Based on this research study, a contextualised model of agile methodologies adoption in software development teams in South Africa was created. Nevertheless, industries may have different challenges and levels of technology usage and development. For this reason, the findings of this study may not be generalisable across industries. Therefore, this study recommends that participants from more than one industry participate in future research and that a comparative analysis be used to compare the findings across these different industries.

A limited research has been conducted in relation to the performance of the agile methodology. Future researchers could wrench on this study as literature source to extend studies in determining the adoption of agile methodologies. The study also educates and informs software development in terms of the agile methodology benefits and implementations. The factors identified by this study can be leveraged to adopt agile software development methodologies. These factors can inform policymakers and top management of private and public institutions when adopting agile methodologies.

A key limitation of the research study is that it was undertaken only in the private sector, so the research needs to be expanded to include public software companies as well; the study followed a quantitative approach and data were analysed statistically. The mixed methods approach could have worked better because it uses strategies such as comparative analysis that could have been explored too.
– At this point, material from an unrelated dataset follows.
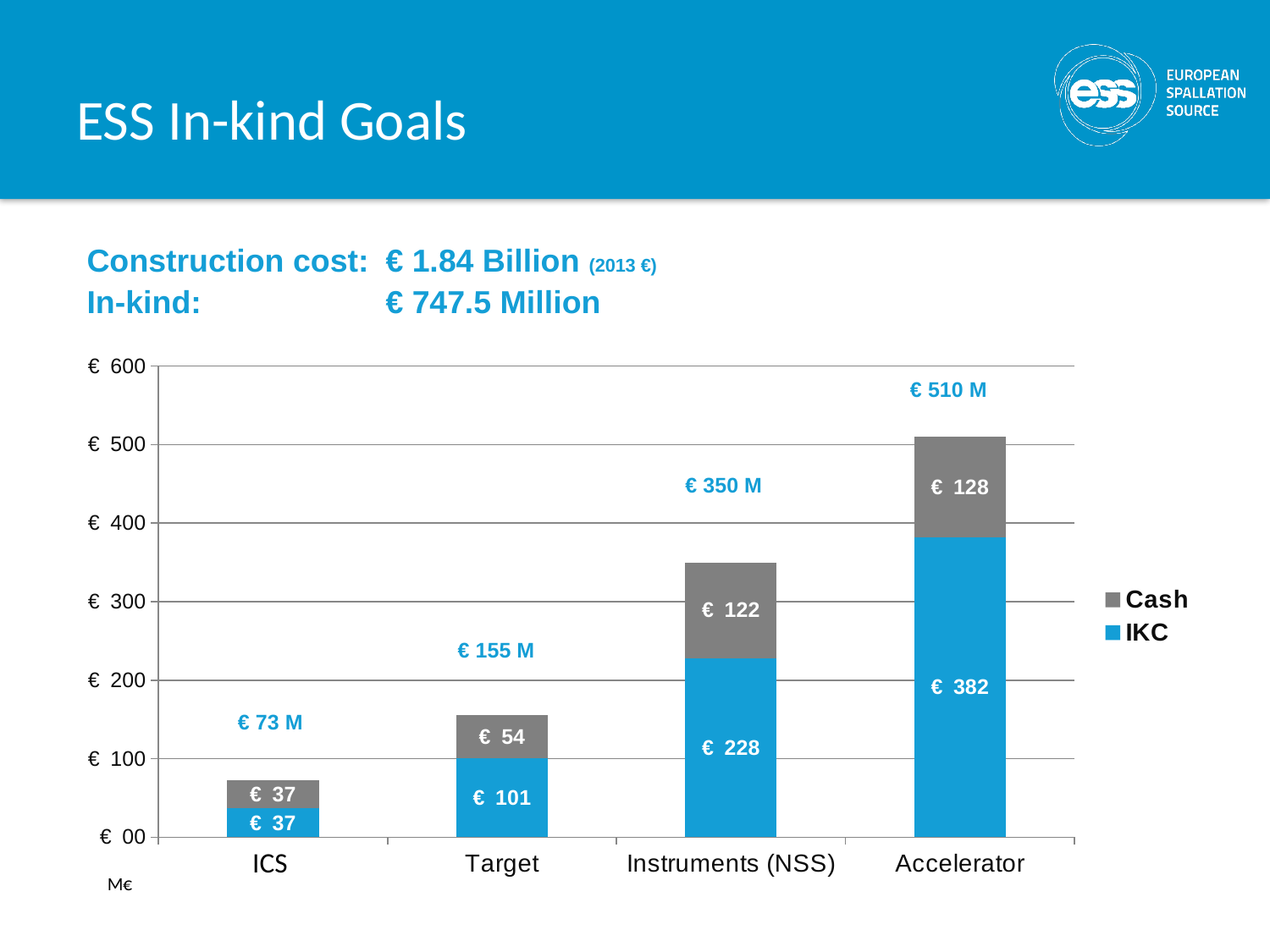
What is the total of the stacked bar for Target? € 155 M What is the difference between the IKC values for Accelerator and Instruments (NSS)? € 154 Which category has the lowest Cash value? ICS What is the IKC value for Target? € 101 How many categories are shown on the x axis? 4 Which category has the highest IKC value? Accelerator What is the IKC value for Accelerator? € 382 Which is larger, the Cash value for Target or the Cash value for Instruments (NSS)? Instruments (NSS) What is the Cash value for ICS? € 37 What is the Cash value for Instruments (NSS)? € 122 What kind of chart is shown on the slide? Stacked bar chart How many series does the legend list? 2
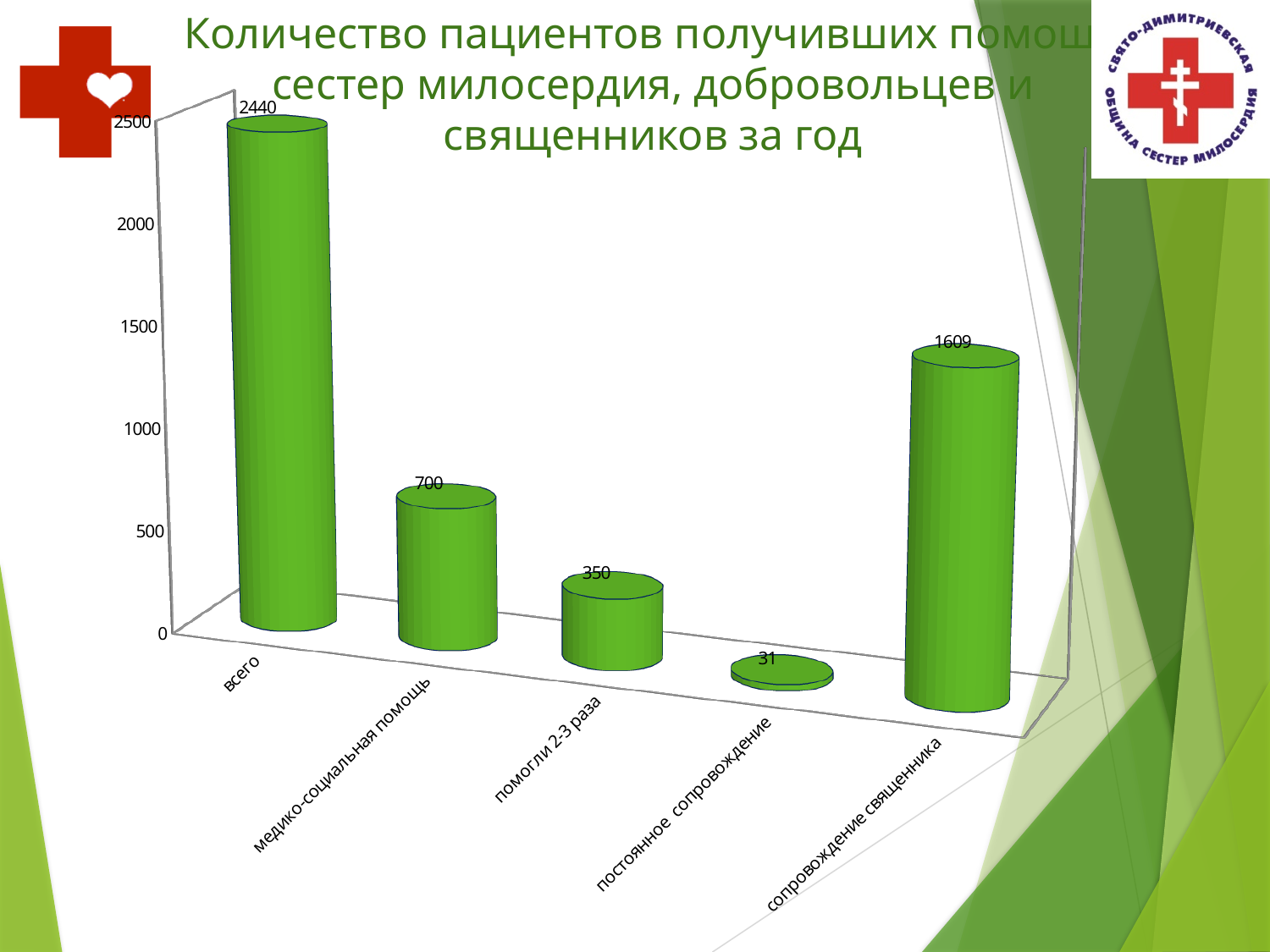
What is the value for "всего"? 2440 What is the value for "сопровождение священника"? 1609 Which category has the highest value? всего Which is larger, the value for "медико-социальная помощь" or the value for "помогли 2-3 раза"? медико-социальная помощь What is the difference between the values for "всего" and "сопровождение священника"? 831 What is the value for "медико-социальная помощь"? 700 What kind of chart is shown on the slide? bar chart Which category has the lowest value? постоянное сопровождение How many categories are shown on the chart? 5 What is the value for "помогли 2-3 раза"? 350 What is the difference between the values for "медико-социальная помощь" and "помогли 2-3 раза"? 350 What is the value for "постоянное сопровождение"? 31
This study used the lavaan package in R (Rosseel 2012) to conduct SEM. To examine model fit indications in the research, fit indices such as absolute, incremental and parsimonious were used. Therefore, the goodness of fit is guaranteed for this research, even though one category does not meet the criteria. The results show that organisational factor is significant with a p-value of 0.020, which is less than 0.05 and environment factor is also significant with a p-value of 0.031. However, individual and culture seem not to be significant factors of agile as their p-values are greater than 0.05. Individual is bigger with a p-value of 0.108 as well as culture is bigger with a p-value of 0.141. Therefore, our final model is shown is Figure 4.

FIGURE 4: Final deduced model.


The findings of this study contribute to the software development and project management body of knowledge. This knowledge could assist software development teams in the adoption, use and implementation of agile methodologies. The designed framework could be used to assist software development teams to adopt agile methodologies with a success and enjoy the benefits. The designed conceptual framework helps in determining factors influencing the adoption of agile methodologies. This study found that technology, organisation, environmental and culture factors were significant, whereas individual factors were found to have no significance in influencing the adoption of agile methodologies. This is significantly important in understanding the relationship between these factors and the adoption of agile methodologies.
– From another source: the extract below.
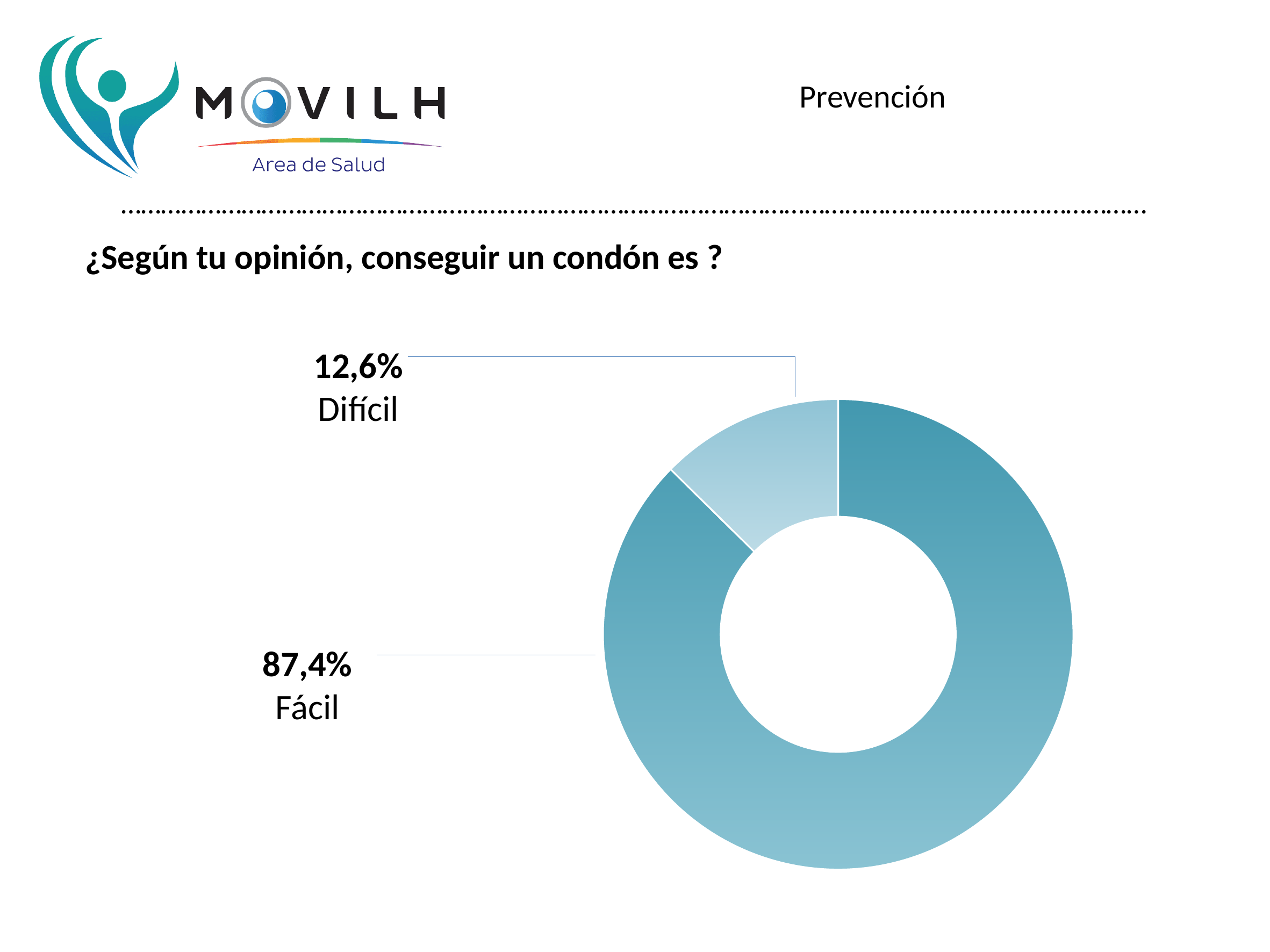
Which category has the largest share of the pie? Fácil What question does the chart answer, according to the slide? ¿Según tu opinión, conseguir un condón es ? What share of the pie does the Difícil slice represent? 12,6% What percentage of respondents said getting a condom is Difícil? 12,6% What is the difference in percentage points between Fácil and Difícil? 74,8 Which slice is shown in the lighter blue colour? Difícil Which category has the smallest share of the pie? Difícil How many categories are shown in the chart? 2 What kind of chart is shown on the slide? Pie chart (donut) Which is larger, the share for Fácil or the share for Difícil? Fácil What percentage of respondents said getting a condom is Fácil? 87,4%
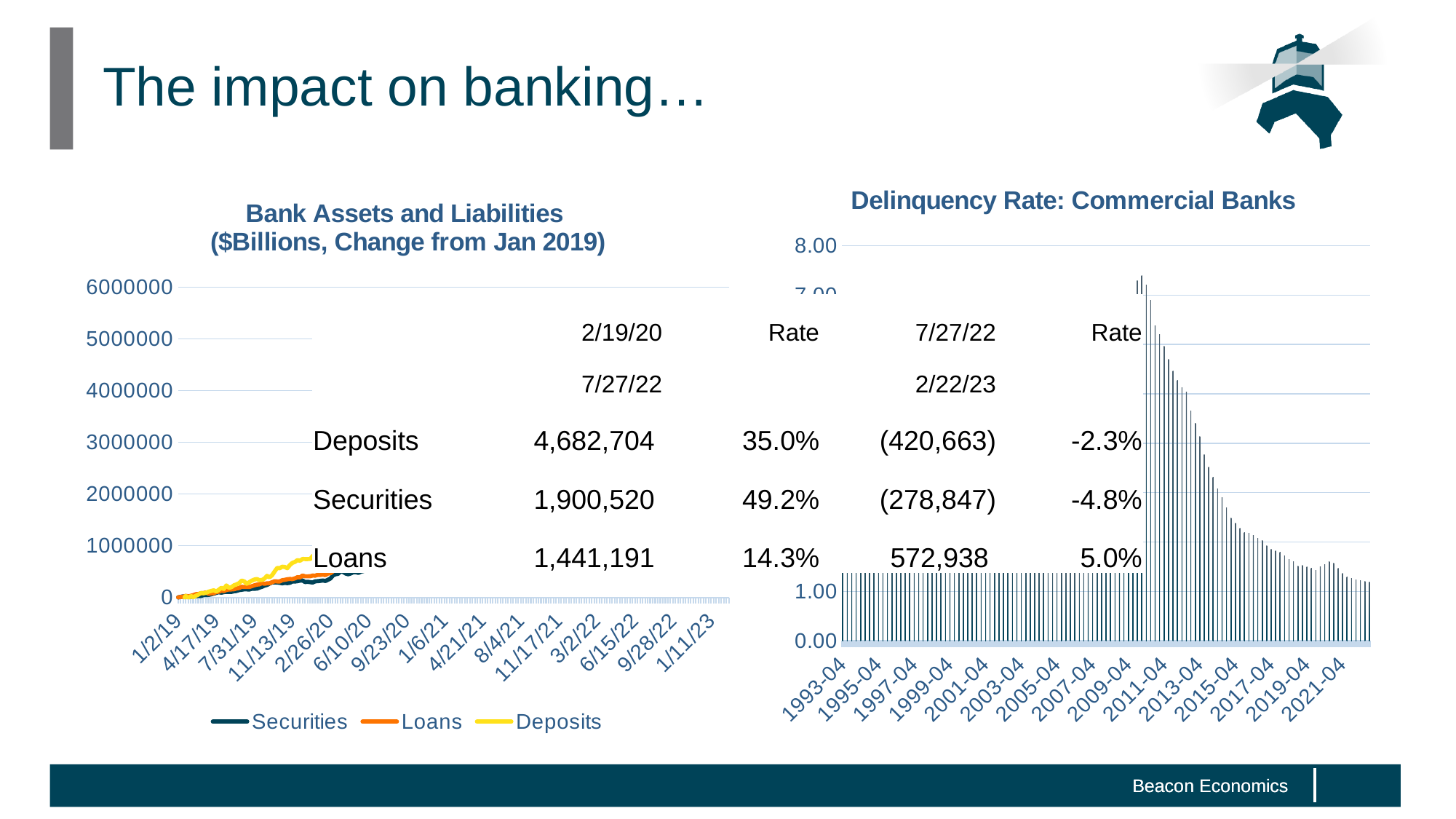
In the 'Bank Assets and Liabilities' chart, is the Deposits value at 2/26/20 greater or less than 1000000? less In the 'Delinquency Rate: Commercial Banks' chart, is the peak delinquency rate greater or less than 8.00? less What type of chart is the 'Bank Assets and Liabilities' chart on the left? Line chart In the 'Delinquency Rate: Commercial Banks' chart, does the delinquency rate rise or fall from 2011-04 to 2021-04? fall In the 'Bank Assets and Liabilities' chart, which series has the highest value at the end of the plotted lines (around 2/26/20)? Deposits In the 'Bank Assets and Liabilities' chart, which series has the lowest value at the end of the plotted lines (around 2/26/20)? Securities In the 'Delinquency Rate: Commercial Banks' chart, is the delinquency rate at 2021-04 greater or less than 1.00? greater In the 'Bank Assets and Liabilities' chart, do the Deposits values rise or fall from 1/2/19 to 2/26/20? rise Which series are listed in the legend of the 'Bank Assets and Liabilities' chart? Securities, Loans, Deposits What type of chart is the 'Delinquency Rate: Commercial Banks' chart on the right? Bar chart What is the highest value shown on the y-axis of the 'Delinquency Rate: Commercial Banks' chart? 8.00 How many series does the legend of the 'Bank Assets and Liabilities' chart list? 3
The authors would like to thank the Road Accident Fund (RAF) and Electronic Toll Collections (ETC) for participating in the study and answering the questionnaire.

Competing interests

The author(s) declare that they have no financial or personal relationship(s) that may have inappropriately influenced them in writing this article.

Authors’ contributions

M.C.T. conducted the research as part of Master of Computing degree at Tshwane University of Technology under the supervision of F.K. and K.S.

Funding information

This research study received no specific grant from any funding agency in the public, commercial or not-for-profit sectors.

Data availability

The data that support the findings of this study are available on request from the corresponding author, K.S.


The views and opinions expressed in this study are those of the authors and do not necessarily reflect the official policy or position of any affiliated agency of the authors.